QUOTED TEXT
━━━━━━
# Fix your strings notebook

Connect to PostgreSQL

In [None]:
%reload_ext sql
%sql postgresql+psycopg2://USERNAME:PASSWORD@HOSTNAME:PORT/DB_NAME?sslmode=require

---
Create dataset

In [None]:
%%sql 

CREATE TABLE MY_RESTAURANT_DATA (
    ID SERIAL, 
    CALLER_NAME VARCHAR, 
    CALLER_SURNAME VARCHAR, 
    EMAIL VARCHAR, 
    PHONE_NUMBER VARCHAR, 
    BOOKING_DATE VARCHAR, 
    INTERESTS VARCHAR,
    PEOPLE VARCHAR);

INSERT INTO MY_RESTAURANT_DATA VALUES (1,'Francesco', 'Tisiot', 'francescotisiot@email.com','+39 444-555-666','25/10/2023','football, pinot noir, tagliatelle','5');
INSERT INTO MY_RESTAURANT_DATA VALUES (2,'Francisco', 'Tisiötto', 'ftisiot@email.com','+39 444-555-6A6','10-05-2023','football; pinot noir; tagliatelle','4+1');
INSERT INTO MY_RESTAURANT_DATA VALUES (3,'Fransesco', 'Tisįo', 'francesco.tisiot$email.com','444555666','2023-10-30','football-pinot noir-tagliatelle','4🧑 1👶');
INSERT INTO MY_RESTAURANT_DATA VALUES (4,'Francèsco', 'Tïzzïoti', 'ftisiot@aivenio','444 555666','2023-Nov-31','footballpinot noirtagliatelle','1+4');
INSERT INTO MY_RESTAURANT_DATA VALUES (5,'Francesco', 'Tissoppo', 'francesco.tisiot@aiven.io','2023-Oct-24','444 555666','[football,pinot noir,tagliatelle]','55');

---
Check the data

In [None]:
%%sql 

SELECT * FROM MY_RESTAURANT_DATA;

## People

Focus on the people column

In [None]:
%%sql 

SELECT PEOPLE FROM MY_RESTAURANT_DATA;

---
Split into `ADULTS_NUMBER` and `BABY_NUMBER` two integers

In [None]:
%%sql 

CREATE TABLE PEOPLE_ORDERED(original_value varchar,nr_adults int, nr_babies int, next_to_window boolean, comments varchar);
INSERT INTO PEOPLE_ORDERED VALUES('5',5,null, true, null);
INSERT INTO PEOPLE_ORDERED VALUES('4+1',4,1, null, 'Like looking at mountains');
INSERT INTO PEOPLE_ORDERED VALUES('4🧑1👶',4,1, false, 'Surprise party');
INSERT INTO PEOPLE_ORDERED VALUES('1+4',1,4, false, 'With 4 kids...help me!');
INSERT INTO PEOPLE_ORDERED VALUES('55',5,5, true, 'Bring your own Cake');

---
Check the results

In [None]:
%%sql 

SELECT NR_ADULTS, NR_BABIES, NEXT_TO_WINDOW, COMMENTS, ORIGINAL_VALUE FROM PEOPLE_ORDERED;

## Interests

Focus on the interest column

In [None]:
%%sql

SELECT INTERESTS FROM MY_RESTAURANT_DATA;

---

Move from `freetext string`, to `ARRAY[strings]`

In [None]:
%%sql 

SELECT ARRAY['pinot noir','tagliatelle'];

---
You can unnest easily

In [None]:
%%sql 
SELECT * FROM UNNEST(ARRAY['pinot noir','tagliatelle']);

---

You can also do array math, for example intersection

In [None]:
%%sql 

WITH MY_ROWS AS (
    SELECT ARRAY['pinot noir','tagliatelle'] array_a, ARRAY['riesling','tagliatelle'] ARRAY_B UNION ALL
    SELECT ARRAY['pinot noir','tagliatelle'] array_a, ARRAY['riesling','pennette'] ARRAY_B)
━━━━━━
RECORD EXCERPTS
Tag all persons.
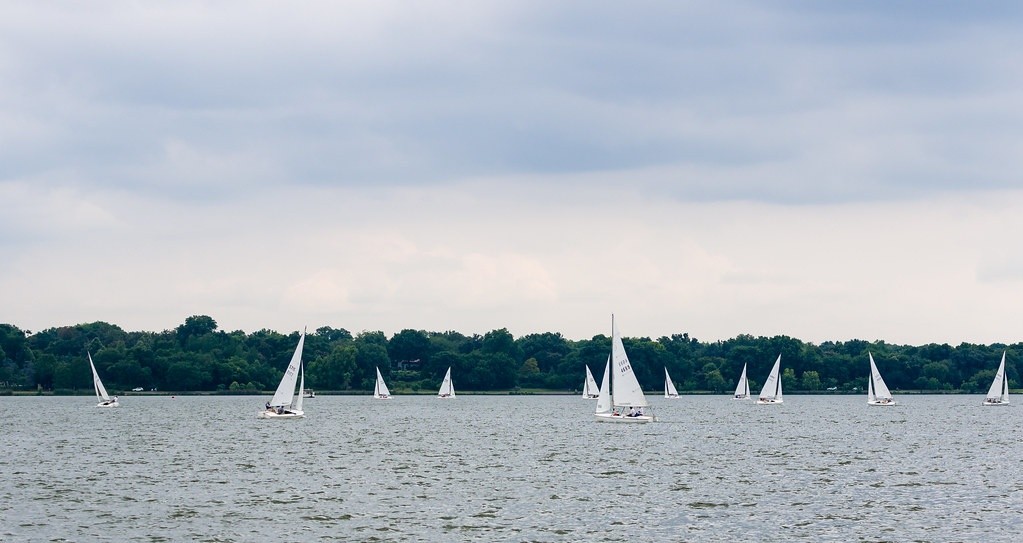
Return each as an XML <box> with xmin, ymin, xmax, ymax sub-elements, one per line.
<box><xmin>278</xmin><ymin>405</ymin><xmax>288</xmax><ymax>417</ymax></box>
<box><xmin>592</xmin><ymin>395</ymin><xmax>599</xmax><ymax>398</ymax></box>
<box><xmin>625</xmin><ymin>405</ymin><xmax>647</xmax><ymax>418</ymax></box>
<box><xmin>882</xmin><ymin>397</ymin><xmax>895</xmax><ymax>405</ymax></box>
<box><xmin>263</xmin><ymin>400</ymin><xmax>273</xmax><ymax>412</ymax></box>
<box><xmin>611</xmin><ymin>405</ymin><xmax>620</xmax><ymax>417</ymax></box>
━━━━━━
PARTS OF THE EXERCISE
• 1. According to the PostgreSQL strings notebook, what does turning the interests from a free-text string into an array of strings make possible? Answer in one to three sentences.
• 2. In the PostgreSQL strings notebook, how many adults and how many babies are recorded in PEOPLE_ORDERED for the original value '55'?

ANSWERS FOR THE TASKS
• 1. Once the interests are an array, the values are easy to unnest into separate rows. It also allows array math, such as taking the intersection of two arrays.

• 2. Five adults and five babies.